Gathering Cycle of the Year: September

By Kaare Melby

Mushrooms and wild rice have consumed my life for the past few weeks. This year, the mushrooms came late, but they came on strong. The drought we saw this summer had really caused a lot of problems for the water-loving mycelium that produce wild mushrooms. But the rain finally came, and since then the forests seems to be exploding with mushrooms. Along with chanterelles, there have been lobster mushrooms, hedgehog mushrooms, and, in my valley at least, a particular abundance of pig’s ear mushrooms.     

Interestingly, the drought seems to have helped the wild rice this year. Too much water at the “floating stage” of wild rice development can actually uproot the plants. I took my friend out to harvest wild rice for his first time this year. He said the experience changed his life. The experience and connection to the land that comes from gathering wild food in such abundance is awe-inspiring. Being able to harvest enough food in one day to feed your family for a whole year is a magical experience. All of this food is here, ready, waiting for us to harvest it and feed ourselves with it. The land truly does provide the food we need to survive.
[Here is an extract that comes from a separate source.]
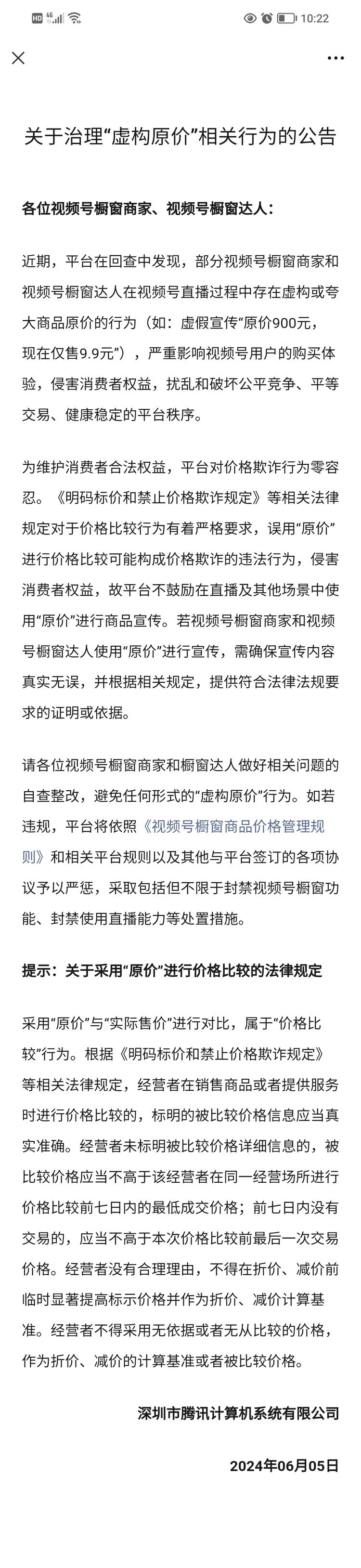 视频号出新规，参加视频号航海的小伙伴….-网创风向标论坛-网络创业-网创圈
As the nights get colder, new opportunities arise. Some of us have already seen frost! But with the frost comes the highbush cranberries. So keep an eye out for bursts of red in the forest. And now that the frost is coming, it is time to harvest roots again – the cold triggers the plants to transfer energy down to the roots in the form of sugars and other compounds. If you have found a good patch of wild ginger during the summer, this is a good time to start harvesting some roots for the winter. I find it interesting to note that sauteed wild mushrooms, mixed with wild rice, a little wild ginger, and some highbush cranberry sauce is a particularly good treat. And highbush cranberry sauce is a great complement for the fish and meat that will come from fall hunting and fishing. Once again we see one part of the cycle leading us into the next, reminding us that the earth’s cycles are eternal. Simply remembering the steadfastness of these cycles seems to be a source of normalcy, something we could all use these days. Happy foraging!